本能 vs 理性 2
「うははは、たーのしー」
俺は|ペンスタンドの中にいる《・・・・・・・・・・》。
ご主人は執筆の際、考察のためにスケブ(スケッチブック)に手書きして矛盾がないか、とかどういう構図になるかを推敲するのだ。
そのため、実際に執筆しているノートパソコンと、スケブにペンスタンドが置かれている。
一旦構想が纏まってしまうと、あとはひたすらノートパソコンと向き合うご主人はちょっと何かがあったくらいではその手を止めることはないのだ。

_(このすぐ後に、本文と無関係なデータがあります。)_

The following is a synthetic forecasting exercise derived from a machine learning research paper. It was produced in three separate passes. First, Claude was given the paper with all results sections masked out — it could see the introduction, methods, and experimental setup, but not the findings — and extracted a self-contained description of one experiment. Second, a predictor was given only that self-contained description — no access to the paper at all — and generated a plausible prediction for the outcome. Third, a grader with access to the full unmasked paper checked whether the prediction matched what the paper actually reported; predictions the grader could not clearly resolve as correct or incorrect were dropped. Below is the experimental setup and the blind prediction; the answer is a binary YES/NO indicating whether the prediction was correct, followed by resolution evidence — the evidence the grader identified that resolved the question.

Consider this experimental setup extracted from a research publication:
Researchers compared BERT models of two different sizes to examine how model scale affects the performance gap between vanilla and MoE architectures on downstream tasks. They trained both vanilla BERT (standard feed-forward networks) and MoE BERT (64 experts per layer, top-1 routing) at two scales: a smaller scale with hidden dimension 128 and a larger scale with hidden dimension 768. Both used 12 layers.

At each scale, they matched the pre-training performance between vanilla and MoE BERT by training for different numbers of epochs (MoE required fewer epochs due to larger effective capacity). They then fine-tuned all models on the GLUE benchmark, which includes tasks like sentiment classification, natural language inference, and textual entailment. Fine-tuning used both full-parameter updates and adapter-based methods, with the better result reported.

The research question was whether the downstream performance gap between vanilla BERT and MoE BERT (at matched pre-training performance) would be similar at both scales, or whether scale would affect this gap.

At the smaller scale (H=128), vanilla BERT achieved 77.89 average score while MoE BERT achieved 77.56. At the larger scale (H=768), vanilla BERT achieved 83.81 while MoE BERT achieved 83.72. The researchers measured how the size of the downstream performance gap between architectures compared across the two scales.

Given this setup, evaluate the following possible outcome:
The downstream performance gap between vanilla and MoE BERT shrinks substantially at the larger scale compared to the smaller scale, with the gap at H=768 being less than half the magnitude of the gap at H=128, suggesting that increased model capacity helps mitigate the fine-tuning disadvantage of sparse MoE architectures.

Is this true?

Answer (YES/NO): YES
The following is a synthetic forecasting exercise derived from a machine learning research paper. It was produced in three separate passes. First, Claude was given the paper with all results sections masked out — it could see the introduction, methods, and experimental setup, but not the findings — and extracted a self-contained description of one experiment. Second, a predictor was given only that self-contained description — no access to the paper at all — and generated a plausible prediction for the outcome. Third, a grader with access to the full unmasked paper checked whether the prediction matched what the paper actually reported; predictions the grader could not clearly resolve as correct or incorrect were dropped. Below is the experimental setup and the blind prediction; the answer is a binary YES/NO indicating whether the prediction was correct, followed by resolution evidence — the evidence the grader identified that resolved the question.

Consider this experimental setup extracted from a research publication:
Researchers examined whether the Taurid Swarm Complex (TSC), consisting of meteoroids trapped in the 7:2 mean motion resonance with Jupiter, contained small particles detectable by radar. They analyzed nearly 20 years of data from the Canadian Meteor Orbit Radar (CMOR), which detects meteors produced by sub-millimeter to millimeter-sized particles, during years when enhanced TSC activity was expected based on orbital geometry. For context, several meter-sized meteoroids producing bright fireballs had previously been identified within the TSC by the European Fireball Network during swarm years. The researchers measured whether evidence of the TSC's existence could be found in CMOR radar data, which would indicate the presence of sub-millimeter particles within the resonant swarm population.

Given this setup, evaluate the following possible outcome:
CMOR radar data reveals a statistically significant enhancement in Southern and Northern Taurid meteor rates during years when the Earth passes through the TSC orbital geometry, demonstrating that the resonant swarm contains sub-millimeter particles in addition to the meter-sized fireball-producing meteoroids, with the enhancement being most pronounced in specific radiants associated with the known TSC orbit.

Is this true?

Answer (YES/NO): NO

例えば、肘が当たってペンスタンドが落ちて転がったくらいでは。
ガシャっと音を立ててボールペンやマーカーなんかが散らばっても全く見向きもしない。恐らく次にスケブを手にとる時まで気付かないだろう。
だが、オレの関心はそこにはなかった。
幸いにも壊れることのなかったペンスタンド。全部転がり出て空っぽのソレが視界に入った途端、俺の鼓動は高鳴ったのである。
それは前世で学生だった頃、好きだった女の子の制服が夏服に替わった時のトキメキに近かったかもしれない。
無自覚にしっぽをピンと立たせた俺はスルスルと近づき円筒型のそれに前足をかけると、ユラユラと左右に揺れた。
躊躇なく飛び込む!
まだ身体の小さな俺にも窮屈で恐らく、外からはしっぽとお尻だけが見えているのだろう。詰まったと言うのが正しい状態だが、俺の心は高揚を抑えきれなかった。
このフィット感、安心感はレボリューションだぁああ。左右にユラユラと揺れるのもいとおかし。
「あーあー、先生またやっちゃったんですか。全く一度入っちゃったら……ぶふっ」
カーペットに転がるペンたちを拾おうとして菜々緒が噴き出す。
ククク、と笑いを堪え切れずに
「センセ、センセ」
と紅蓮の肩を叩く。
筆がノッていた彼女は機嫌悪く振り向いて、
「ぶふっ」
やはり噴き出した。
「スマホ、スマホ」
無理やり詰まった耀夜の顔は、パンストでも被ったかのような有様だった。
「よくこんな格好で眠れるわね」
スマホでパシャパシャしながら呟く紅蓮。
「ところでこれ、息できるのかしら?」
二人は顔を見合わせた後、慌てて後ろ足を引っ張った。それでもスヤスヤとお腹を膨らませたり凹んだりさせてるのを見て呆れるやらホッとするやらで疲れた二人だった。